Whether the rest of the world would support a Korean Peninsula bid is unknown and whether North Korea, which at best is an impoverished country really wants to join South Korea is not really known either.
Whether the United States would support a 2032 Summer Olympics bid on the Korean Peninsula seems to be in doubt at this point. Not much has happened since the Trump-Kim Jong Un summit and the United States technically remains at war with North Korea, a conflict that started in 1950 and sort of ended with a 1953 truce. However, there have been scattered skirmishes over the past 65 years.
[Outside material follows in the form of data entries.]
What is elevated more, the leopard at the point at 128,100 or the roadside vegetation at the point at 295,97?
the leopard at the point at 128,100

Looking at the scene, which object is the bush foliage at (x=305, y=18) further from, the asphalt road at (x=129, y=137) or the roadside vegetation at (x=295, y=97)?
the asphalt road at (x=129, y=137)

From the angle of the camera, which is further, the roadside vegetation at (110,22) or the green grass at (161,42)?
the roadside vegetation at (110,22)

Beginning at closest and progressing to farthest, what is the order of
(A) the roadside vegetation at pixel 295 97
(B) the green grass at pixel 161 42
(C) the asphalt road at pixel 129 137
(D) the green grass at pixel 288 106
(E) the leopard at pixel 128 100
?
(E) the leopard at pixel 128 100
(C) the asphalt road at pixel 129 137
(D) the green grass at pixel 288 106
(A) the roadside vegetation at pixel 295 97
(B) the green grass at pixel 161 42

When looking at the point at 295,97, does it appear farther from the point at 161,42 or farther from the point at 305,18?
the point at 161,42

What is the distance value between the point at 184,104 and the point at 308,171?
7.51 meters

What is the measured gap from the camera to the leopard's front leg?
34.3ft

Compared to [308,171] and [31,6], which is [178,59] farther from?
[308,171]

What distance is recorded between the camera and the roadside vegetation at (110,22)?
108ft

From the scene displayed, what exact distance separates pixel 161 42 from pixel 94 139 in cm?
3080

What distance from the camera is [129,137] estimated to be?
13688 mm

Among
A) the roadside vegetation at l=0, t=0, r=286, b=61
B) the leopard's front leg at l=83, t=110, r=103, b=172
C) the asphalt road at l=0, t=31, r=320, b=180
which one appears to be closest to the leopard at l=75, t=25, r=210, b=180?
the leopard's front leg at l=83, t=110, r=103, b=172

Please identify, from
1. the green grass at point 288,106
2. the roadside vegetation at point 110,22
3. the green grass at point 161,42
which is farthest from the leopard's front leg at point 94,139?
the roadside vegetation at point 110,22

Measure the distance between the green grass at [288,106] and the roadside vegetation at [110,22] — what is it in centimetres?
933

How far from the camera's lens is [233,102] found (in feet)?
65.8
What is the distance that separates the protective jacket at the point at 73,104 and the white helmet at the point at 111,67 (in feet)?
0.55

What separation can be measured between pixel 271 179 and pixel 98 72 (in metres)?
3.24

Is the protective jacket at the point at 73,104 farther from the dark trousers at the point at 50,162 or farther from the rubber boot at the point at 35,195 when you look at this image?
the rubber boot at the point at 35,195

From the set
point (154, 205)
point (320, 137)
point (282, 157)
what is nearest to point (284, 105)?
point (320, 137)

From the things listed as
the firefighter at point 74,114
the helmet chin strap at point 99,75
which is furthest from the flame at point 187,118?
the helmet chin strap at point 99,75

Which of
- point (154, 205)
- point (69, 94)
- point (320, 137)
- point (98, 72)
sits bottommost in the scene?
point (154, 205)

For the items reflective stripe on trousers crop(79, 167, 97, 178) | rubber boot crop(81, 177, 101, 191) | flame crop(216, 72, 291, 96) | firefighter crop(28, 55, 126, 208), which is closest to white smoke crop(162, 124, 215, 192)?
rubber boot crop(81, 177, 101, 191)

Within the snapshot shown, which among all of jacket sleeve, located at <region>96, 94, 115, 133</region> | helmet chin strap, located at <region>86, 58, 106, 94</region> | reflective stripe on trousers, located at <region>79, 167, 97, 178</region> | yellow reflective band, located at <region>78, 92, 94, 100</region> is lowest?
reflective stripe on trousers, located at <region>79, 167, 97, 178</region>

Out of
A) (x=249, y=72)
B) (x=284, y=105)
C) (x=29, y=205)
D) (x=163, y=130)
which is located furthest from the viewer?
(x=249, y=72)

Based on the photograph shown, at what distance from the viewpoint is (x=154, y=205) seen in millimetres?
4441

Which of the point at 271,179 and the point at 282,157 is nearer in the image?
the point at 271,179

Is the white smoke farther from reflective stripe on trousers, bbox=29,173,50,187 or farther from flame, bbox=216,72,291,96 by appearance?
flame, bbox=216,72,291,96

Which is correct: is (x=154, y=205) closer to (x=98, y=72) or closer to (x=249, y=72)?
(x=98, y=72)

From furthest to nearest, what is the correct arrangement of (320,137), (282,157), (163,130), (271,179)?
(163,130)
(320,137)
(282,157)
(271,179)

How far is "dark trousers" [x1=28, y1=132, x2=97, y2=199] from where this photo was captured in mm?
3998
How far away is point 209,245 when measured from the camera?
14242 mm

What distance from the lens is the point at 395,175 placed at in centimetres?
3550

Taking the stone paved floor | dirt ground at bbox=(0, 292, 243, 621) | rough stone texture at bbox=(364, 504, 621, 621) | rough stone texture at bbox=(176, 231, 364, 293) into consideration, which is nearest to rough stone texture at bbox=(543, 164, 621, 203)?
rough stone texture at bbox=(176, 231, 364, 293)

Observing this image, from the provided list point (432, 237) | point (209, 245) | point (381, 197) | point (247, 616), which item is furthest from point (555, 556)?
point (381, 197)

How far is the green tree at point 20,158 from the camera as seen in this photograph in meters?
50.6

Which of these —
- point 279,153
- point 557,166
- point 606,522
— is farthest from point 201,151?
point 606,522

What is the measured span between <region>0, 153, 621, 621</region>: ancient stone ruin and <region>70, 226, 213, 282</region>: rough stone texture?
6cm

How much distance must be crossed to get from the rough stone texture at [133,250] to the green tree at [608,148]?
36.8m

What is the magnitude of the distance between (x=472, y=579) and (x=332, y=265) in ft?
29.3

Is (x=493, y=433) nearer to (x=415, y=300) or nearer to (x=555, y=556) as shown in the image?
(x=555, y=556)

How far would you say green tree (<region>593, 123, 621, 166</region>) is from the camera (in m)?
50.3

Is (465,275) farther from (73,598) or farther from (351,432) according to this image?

North Korea and South Korea have occasionally joined together in Olympics events over the years with North Korean athletes participating in the 2018 South Korea Winter Games. But there was an uneasiness surrounding those Games and the IOC President Thomas Bach contended that the event was “very close” to being canceled because of North Korean missile tests and a military threat against South Korea. Eventually, North Korea did agree to send athletes to South Korea.
North Korea has committed to participate in the 2020 Tokyo Summer Games and in the 2022 Beijing Games. It is hard to say that North Korea and the United States have a better relationship since the summit but there seems to be a line of communication between the two countries. Meanwhile it appears that countries are back in the Olympics bidding business despite massive money losses in Brazil and South Korea in the last two Olympics. The Games must go on.
This article was republished with permission from the original publisher, Evan Weiner.